While this was being done, the Ranger had crept up on the stranger till her bow began to overreach the weather quarter of the other vessel. As they held on recklessly together, suddenly the speed of the chase was diminished. Her helm was put down, and with sails quivering and swaying she swung up into the wind.

"We have her now," said Jones, springing on the rail and leaning over forward; "nay, it's too late. Missed stays! By Heaven, she's in irons! She's doomed! Aft there! steady with the helm! Give her a good full."

In the next instant, with a crash heard above the roar of the storm even upon the other ship, the ill-fated Maidstone drove upon the reef broadside on. The shock of meeting was tremendous: her masts were snapped short off like pipe stems; the howling gale jerked them over the sides, where they thundered and beat upon the ship with tremendous force.

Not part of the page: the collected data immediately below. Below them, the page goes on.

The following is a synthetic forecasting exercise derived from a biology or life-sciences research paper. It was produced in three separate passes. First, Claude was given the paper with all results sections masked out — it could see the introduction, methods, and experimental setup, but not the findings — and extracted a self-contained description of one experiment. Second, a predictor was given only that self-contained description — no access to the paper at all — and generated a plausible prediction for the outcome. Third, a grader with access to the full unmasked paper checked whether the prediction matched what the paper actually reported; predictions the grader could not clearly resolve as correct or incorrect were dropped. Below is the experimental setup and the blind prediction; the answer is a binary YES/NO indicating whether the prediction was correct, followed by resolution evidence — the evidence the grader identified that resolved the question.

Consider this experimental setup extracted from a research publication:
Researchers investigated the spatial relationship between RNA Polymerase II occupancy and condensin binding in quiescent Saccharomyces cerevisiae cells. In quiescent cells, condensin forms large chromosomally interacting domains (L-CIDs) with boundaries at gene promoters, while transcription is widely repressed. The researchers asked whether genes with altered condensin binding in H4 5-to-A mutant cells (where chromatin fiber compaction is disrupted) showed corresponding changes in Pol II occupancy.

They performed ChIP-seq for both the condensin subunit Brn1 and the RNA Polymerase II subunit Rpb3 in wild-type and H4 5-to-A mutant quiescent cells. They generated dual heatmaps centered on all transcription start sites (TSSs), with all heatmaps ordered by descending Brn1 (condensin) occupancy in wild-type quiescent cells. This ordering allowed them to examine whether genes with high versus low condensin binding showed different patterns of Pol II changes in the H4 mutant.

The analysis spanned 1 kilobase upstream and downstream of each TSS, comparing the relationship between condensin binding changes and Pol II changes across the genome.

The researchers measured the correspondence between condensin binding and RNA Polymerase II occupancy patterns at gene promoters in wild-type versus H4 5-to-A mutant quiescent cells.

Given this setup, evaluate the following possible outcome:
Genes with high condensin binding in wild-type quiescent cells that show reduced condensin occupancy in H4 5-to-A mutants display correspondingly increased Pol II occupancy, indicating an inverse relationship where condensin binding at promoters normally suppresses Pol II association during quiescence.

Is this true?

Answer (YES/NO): NO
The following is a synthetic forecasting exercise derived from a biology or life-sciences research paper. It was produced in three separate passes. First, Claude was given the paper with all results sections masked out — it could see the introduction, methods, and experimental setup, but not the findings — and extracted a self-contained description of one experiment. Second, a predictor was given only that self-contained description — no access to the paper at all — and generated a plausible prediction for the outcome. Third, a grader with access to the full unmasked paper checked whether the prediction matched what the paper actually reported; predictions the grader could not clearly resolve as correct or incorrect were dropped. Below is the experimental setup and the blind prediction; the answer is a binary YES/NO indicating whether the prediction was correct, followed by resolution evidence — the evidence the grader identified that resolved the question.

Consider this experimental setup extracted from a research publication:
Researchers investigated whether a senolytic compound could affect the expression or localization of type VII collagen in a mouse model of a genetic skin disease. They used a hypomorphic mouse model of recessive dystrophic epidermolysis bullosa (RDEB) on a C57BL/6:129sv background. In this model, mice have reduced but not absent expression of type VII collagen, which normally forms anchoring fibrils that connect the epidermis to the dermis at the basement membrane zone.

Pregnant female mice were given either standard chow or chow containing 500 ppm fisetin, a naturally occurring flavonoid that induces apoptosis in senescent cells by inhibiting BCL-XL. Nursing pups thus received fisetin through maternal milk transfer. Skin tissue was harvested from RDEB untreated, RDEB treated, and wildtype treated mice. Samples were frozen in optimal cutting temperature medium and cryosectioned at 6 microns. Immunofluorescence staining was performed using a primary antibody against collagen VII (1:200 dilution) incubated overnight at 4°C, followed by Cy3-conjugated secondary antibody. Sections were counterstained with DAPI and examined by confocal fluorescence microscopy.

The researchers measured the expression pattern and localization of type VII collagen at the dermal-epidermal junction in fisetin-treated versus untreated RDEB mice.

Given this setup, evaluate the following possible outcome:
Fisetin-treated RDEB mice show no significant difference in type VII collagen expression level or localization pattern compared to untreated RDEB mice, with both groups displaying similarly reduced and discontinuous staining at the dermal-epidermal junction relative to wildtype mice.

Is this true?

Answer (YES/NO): YES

The girl disappeared.

"Breakers ahead!" on the instant roared out a half-dozen voices in the forecastle.

"Breakers on the starboard bow!" came the wild cry from all sides.

"Down with the helm, hard down!" shouted O'Neill, with a seaman's ready instinct, without waiting for the captain. There was a moment of confusion on the deck.

"Steady with the helm, steady, sir!" cried Jones, in his powerful voice, with an imperious wave of his hand. "Silence fore and aft the decks! Every man to his station! Keep her a good full, quartermaster. Keep that helm as you have it. Look yonder, sir," he added, pointing to larboard to another danger. "Ready about, stations for stays! Aft with you, Mr. O'Neill, and see that the helm is shifted exactly as I direct. Make no mistake! Lively, men, for your lives!"

The eager crew sprang to their stations. There was another moment or two of confusion; and as they settled down, the silence was broken only by the wind and the waves. The water was seething and whirling under the forefoot of the Ranger. The reefs upon which the Maidstone had crashed were dangerously near. But the keen eye of the captain had seen on the other side a slender needle of rock over which the waves broke in seething fury as it thrust itself menacingly out of the angry ocean. They were right among the reefs, and only the most complete knowledge and consummate seamanship could save them. It was there.

To tack ship now and come up in the wind would throw them on the rocky needle; to go off would bring them down upon the other reefs. Jones, entirely master of the situation, perfectly cool in appearance, though his eyes snapped and sparkled with fire, leaned out above the knightheads and keenly scanned the sea before him. There was just room for the Ranger to pass between the two reefs. A hair's breadth on either side would mean destruction. As the captain watched the boiling water he seemed to detect, through a slight change in the course, a tremor in the hand on the wheel.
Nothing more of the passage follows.